Independent practice

  1. The type-header bitmask limits pointer fields to 16. Virtus OS v2's most pointer-rich class (imagine a Node with a left child, right child, parent, and value field -- 3 pointer fields + 1 integer) fits comfortably. What is the largest Virtus OS class you can think of? How many pointer fields does it have?

  2. A mark-and-sweep GC can reclaim objects in cycles (A points to B, B points to A, both unreachable from roots). Draw a heap diagram with such a cycle. Walk through the mark phase and show that both A and B remain unmarked (because neither is reachable from the root set). Show that the sweep phase reclaims both.

  3. Toolchain Diary entry: valgrind. Run valgrind on the host-side (Linux x86_64) version of your allocator code (if you have a host-side harness). Record what valgrind reports about heap usage, and compare against your GC's claim about unreachable objects.

  4. The free list after a sweep phase is sorted by address (because the sweep walks the heap linearly). What is the time complexity of first-fit allocation on a sorted free list of N blocks? What is the time complexity of best-fit? Why do production allocators avoid best-fit?


Reflection prompts

  1. Stop-the-world GC pauses all user processes. In a real-time system (a motor controller, a pacemaker firmware), this pause is unacceptable. What property must a GC have to be suitable for real-time systems? Name one GC algorithm that targets real-time use (hint: incremental tracing, or Erlang's per-process GC).

  2. The stack map (which stack slots are live references) is compiler-emitted. What happens if the compiler generates an incorrect stack map (one that misses a live reference)? The GC will not mark the referenced object; the sweep will reclaim it. The object's memory is then reused for a new allocation. Describe the resulting bug from the perspective of the user-mode process.

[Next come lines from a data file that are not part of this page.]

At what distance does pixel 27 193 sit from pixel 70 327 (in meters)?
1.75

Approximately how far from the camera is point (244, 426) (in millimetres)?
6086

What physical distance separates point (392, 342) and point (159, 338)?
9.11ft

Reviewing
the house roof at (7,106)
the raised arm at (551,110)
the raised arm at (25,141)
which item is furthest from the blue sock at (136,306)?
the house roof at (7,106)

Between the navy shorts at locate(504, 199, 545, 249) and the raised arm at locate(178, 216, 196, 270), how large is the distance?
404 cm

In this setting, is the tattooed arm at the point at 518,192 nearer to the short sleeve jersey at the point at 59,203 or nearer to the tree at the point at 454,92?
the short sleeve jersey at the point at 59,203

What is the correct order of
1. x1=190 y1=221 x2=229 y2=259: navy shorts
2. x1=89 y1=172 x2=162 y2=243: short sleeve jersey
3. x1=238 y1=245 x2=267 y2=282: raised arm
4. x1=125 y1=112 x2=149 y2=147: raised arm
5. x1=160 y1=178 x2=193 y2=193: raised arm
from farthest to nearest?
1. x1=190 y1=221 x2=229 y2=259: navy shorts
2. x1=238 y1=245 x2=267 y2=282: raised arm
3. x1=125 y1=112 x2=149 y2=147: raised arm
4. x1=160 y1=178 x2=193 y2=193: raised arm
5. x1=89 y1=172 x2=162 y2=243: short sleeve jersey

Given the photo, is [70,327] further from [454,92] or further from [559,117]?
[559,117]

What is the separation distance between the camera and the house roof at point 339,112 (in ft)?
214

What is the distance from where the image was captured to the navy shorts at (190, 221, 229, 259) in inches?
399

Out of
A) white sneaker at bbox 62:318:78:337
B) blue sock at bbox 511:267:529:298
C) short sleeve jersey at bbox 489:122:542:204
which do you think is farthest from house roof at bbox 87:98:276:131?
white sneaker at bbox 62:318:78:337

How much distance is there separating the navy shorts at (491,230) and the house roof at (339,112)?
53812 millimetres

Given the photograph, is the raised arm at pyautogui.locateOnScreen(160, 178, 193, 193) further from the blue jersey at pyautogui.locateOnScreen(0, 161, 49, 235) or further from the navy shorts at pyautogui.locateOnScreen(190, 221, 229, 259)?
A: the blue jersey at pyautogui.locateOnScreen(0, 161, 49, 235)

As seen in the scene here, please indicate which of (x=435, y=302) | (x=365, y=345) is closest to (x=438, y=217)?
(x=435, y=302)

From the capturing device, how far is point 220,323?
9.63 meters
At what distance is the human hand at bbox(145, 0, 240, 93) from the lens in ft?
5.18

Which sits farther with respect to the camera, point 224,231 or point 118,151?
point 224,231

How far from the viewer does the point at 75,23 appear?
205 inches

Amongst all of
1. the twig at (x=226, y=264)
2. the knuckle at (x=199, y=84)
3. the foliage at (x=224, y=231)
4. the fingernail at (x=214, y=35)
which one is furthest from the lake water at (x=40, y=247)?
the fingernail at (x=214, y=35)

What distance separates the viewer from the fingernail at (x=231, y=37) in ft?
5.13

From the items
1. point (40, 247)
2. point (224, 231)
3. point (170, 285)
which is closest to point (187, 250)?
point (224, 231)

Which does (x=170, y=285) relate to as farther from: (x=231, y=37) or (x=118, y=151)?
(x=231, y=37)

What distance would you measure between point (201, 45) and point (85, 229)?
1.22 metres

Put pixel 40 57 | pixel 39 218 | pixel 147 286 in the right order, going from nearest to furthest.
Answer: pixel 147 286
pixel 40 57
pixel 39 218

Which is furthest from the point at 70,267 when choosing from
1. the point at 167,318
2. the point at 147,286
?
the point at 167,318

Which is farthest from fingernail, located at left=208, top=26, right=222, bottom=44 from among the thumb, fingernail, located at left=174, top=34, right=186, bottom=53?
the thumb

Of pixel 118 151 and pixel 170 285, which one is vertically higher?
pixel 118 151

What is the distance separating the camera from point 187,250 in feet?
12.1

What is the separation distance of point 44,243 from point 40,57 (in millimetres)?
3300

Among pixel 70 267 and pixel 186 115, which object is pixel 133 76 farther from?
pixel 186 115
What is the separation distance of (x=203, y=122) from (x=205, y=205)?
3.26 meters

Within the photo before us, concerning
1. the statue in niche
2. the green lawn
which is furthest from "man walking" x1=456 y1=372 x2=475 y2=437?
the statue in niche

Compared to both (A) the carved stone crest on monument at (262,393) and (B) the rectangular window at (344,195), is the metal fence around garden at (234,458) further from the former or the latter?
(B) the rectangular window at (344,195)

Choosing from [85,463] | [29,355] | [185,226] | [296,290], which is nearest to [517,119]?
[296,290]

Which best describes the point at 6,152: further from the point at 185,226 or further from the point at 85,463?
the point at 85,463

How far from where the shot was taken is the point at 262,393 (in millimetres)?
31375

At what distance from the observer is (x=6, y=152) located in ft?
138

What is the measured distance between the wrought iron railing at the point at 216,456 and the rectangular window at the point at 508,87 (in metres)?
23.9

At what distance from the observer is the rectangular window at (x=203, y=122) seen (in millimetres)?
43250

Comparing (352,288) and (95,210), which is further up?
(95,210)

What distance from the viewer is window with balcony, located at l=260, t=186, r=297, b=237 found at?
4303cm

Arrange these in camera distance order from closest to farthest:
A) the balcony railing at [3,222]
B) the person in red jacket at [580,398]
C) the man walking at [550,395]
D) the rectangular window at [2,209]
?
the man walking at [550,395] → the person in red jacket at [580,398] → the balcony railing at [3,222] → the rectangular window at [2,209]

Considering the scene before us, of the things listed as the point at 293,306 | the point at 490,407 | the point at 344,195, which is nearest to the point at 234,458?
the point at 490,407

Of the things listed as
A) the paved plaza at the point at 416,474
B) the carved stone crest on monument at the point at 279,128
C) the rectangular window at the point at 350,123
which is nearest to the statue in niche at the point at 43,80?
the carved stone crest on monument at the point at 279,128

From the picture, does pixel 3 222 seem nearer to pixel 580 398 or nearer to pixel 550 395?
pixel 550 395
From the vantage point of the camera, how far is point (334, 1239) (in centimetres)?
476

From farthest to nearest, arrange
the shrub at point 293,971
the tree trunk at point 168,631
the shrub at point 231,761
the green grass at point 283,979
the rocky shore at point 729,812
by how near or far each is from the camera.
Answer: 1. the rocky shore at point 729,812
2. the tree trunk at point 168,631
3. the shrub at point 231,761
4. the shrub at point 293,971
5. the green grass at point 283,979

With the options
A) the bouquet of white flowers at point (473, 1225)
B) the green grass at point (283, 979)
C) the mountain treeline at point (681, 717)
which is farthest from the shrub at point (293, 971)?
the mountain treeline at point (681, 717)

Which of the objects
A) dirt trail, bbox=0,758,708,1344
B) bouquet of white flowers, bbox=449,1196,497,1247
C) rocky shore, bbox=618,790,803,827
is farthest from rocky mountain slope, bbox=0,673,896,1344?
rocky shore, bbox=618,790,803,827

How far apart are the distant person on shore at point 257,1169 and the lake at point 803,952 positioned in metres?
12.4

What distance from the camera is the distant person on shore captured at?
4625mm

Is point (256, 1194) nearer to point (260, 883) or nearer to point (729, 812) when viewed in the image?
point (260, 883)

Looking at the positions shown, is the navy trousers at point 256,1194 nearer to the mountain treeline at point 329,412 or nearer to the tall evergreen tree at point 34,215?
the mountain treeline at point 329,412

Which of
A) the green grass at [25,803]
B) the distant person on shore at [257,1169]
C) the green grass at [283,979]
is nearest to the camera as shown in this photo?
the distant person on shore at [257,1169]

  3. Memory.gc is a function the user program calls explicitly. Production GCs are triggered automatically when the heap fills. What information does the allocator need to track to know when to trigger a GC automatically?


What's next

Module 11 adds preemption and a round-robin scheduler. The stop-the-world discipline from this week (all processes paused during GC) depends on the scheduler being pausable. Module 11 implements the timer interrupt, the context-switch mechanism, and the scheduler that decides which process runs next.